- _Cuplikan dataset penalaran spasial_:
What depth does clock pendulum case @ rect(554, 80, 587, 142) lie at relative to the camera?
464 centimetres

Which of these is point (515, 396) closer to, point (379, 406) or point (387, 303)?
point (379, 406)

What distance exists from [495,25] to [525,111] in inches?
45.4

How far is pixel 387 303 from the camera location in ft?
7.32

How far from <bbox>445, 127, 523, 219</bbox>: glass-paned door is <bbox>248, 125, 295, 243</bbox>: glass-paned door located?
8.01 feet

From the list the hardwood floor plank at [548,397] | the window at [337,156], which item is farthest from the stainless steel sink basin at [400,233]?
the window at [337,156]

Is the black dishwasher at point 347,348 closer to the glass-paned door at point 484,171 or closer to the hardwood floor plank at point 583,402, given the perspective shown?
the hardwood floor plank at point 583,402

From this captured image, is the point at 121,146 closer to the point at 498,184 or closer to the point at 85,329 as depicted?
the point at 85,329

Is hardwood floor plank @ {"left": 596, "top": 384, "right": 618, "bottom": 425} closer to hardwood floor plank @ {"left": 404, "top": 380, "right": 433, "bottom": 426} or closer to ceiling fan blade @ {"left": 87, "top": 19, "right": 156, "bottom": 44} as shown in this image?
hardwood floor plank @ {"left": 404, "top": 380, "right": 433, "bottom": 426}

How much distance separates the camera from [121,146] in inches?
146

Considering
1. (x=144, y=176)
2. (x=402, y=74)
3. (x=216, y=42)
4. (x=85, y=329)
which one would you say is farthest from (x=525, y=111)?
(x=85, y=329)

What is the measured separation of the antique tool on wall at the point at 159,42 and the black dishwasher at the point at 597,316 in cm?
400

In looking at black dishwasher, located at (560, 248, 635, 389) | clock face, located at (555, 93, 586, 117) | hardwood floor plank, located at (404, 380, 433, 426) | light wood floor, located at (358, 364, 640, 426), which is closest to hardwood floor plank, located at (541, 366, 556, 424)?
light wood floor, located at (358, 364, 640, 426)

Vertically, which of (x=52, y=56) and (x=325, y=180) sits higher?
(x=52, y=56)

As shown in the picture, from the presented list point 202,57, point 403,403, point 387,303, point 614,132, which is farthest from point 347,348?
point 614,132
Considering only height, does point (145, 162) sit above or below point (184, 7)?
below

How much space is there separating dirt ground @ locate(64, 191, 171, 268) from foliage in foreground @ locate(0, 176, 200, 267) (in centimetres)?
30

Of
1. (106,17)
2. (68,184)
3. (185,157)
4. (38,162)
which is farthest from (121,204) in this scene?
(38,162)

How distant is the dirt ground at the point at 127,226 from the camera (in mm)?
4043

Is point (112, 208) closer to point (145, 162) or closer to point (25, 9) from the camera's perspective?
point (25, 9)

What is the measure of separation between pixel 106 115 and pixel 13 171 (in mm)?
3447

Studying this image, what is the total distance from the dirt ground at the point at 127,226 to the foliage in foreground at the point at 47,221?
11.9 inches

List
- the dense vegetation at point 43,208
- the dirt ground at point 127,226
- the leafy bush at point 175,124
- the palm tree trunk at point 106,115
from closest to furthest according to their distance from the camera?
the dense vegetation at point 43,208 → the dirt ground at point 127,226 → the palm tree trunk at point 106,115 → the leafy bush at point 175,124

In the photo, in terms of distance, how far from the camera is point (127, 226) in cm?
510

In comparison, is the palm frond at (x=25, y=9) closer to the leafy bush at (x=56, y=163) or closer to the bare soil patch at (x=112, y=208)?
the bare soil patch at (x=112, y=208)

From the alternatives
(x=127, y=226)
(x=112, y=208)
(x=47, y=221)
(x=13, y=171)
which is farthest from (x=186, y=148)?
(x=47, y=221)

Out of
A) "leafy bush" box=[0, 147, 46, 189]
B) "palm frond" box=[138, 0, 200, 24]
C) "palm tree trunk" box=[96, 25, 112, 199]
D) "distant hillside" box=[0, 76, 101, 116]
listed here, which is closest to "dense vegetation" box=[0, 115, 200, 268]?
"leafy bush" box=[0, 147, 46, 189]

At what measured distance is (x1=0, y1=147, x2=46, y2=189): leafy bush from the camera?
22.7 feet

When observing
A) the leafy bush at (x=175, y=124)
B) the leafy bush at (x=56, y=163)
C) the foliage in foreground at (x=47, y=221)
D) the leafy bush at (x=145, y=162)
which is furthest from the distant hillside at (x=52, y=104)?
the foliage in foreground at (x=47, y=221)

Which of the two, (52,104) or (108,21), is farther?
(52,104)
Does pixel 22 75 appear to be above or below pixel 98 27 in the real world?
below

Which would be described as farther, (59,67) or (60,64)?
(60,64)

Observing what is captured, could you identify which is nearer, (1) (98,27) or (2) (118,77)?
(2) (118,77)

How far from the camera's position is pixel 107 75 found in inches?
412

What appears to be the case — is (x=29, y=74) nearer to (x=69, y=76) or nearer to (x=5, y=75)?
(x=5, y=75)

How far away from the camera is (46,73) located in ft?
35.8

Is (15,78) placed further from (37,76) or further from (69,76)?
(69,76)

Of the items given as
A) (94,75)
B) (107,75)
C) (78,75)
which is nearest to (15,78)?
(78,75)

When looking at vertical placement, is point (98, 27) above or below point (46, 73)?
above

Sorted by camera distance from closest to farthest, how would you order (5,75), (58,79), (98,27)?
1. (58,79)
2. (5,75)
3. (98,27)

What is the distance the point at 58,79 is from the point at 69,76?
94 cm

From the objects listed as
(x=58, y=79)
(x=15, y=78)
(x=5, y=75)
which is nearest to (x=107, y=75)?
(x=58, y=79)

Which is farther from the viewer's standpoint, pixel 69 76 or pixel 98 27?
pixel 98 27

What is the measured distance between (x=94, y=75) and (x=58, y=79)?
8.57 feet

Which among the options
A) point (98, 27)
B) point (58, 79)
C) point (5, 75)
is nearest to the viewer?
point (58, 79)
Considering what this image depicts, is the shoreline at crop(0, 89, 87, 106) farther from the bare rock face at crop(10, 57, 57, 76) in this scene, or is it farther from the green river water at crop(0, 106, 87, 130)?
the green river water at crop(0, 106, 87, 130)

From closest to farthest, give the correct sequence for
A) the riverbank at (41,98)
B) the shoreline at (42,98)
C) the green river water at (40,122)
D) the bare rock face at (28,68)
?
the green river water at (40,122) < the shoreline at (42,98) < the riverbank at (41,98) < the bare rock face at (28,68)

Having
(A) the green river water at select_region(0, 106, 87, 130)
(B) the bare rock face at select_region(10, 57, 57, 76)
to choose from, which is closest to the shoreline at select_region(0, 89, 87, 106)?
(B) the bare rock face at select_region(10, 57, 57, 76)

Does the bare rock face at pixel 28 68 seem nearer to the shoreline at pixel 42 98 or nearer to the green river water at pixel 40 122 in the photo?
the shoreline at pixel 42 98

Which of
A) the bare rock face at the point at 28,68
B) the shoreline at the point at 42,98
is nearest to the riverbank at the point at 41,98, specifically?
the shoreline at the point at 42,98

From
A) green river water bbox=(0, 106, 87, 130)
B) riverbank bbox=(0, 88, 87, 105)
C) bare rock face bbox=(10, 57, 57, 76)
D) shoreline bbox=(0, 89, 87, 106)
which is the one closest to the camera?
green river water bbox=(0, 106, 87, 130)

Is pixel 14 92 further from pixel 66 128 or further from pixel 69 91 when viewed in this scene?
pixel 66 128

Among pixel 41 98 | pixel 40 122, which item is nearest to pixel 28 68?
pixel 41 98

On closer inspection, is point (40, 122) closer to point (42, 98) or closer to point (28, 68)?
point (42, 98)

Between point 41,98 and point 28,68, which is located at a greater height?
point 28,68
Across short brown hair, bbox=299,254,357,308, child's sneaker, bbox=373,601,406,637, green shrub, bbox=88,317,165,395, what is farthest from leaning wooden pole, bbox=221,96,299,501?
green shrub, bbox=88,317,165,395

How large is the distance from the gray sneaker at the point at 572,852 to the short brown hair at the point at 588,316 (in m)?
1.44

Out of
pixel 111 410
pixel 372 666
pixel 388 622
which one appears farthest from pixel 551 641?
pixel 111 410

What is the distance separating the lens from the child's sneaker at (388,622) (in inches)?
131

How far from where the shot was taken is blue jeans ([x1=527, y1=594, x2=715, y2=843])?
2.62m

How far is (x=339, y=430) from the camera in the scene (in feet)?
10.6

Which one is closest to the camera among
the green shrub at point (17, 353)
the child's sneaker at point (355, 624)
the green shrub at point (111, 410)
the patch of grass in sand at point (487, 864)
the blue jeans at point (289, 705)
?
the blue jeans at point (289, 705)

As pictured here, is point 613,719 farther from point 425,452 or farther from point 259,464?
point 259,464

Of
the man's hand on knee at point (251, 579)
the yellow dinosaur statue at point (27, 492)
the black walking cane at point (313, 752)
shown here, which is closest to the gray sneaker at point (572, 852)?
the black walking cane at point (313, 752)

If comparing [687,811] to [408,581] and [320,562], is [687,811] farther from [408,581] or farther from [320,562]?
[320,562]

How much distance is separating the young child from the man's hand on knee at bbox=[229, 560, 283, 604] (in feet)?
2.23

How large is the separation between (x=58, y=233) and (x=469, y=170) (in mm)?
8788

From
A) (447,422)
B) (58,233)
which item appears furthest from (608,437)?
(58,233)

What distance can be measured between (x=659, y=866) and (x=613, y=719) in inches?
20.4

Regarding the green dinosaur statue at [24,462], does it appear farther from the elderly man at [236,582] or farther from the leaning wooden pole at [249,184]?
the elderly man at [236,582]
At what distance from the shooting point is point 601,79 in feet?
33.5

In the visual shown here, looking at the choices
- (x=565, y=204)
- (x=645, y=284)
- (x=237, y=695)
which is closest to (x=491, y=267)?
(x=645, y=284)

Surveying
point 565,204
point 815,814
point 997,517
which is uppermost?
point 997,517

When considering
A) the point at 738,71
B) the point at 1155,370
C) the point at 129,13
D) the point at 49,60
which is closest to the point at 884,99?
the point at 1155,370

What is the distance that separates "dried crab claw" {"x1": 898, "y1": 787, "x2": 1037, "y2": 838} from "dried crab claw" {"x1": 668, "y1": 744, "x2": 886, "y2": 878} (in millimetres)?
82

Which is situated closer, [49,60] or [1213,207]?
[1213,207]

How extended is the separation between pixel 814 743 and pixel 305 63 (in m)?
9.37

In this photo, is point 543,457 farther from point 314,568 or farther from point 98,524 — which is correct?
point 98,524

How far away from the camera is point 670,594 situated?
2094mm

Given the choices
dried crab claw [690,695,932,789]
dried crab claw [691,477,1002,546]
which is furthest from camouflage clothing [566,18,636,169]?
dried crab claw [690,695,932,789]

- _PETUNJUK TUGAS_: Salin kata demi kata semua baris daftar di atas, mulai dari baris yang memuat "In this photo, is" hingga akhir daftar.

- _JAWABAN_:
In this photo, is point 543,457 farther from point 314,568 or farther from point 98,524 — which is correct?
point 98,524

How far away from the camera is point 670,594 situated?
2094mm

Given the choices
dried crab claw [690,695,932,789]
dried crab claw [691,477,1002,546]
which is furthest from camouflage clothing [566,18,636,169]?
dried crab claw [690,695,932,789]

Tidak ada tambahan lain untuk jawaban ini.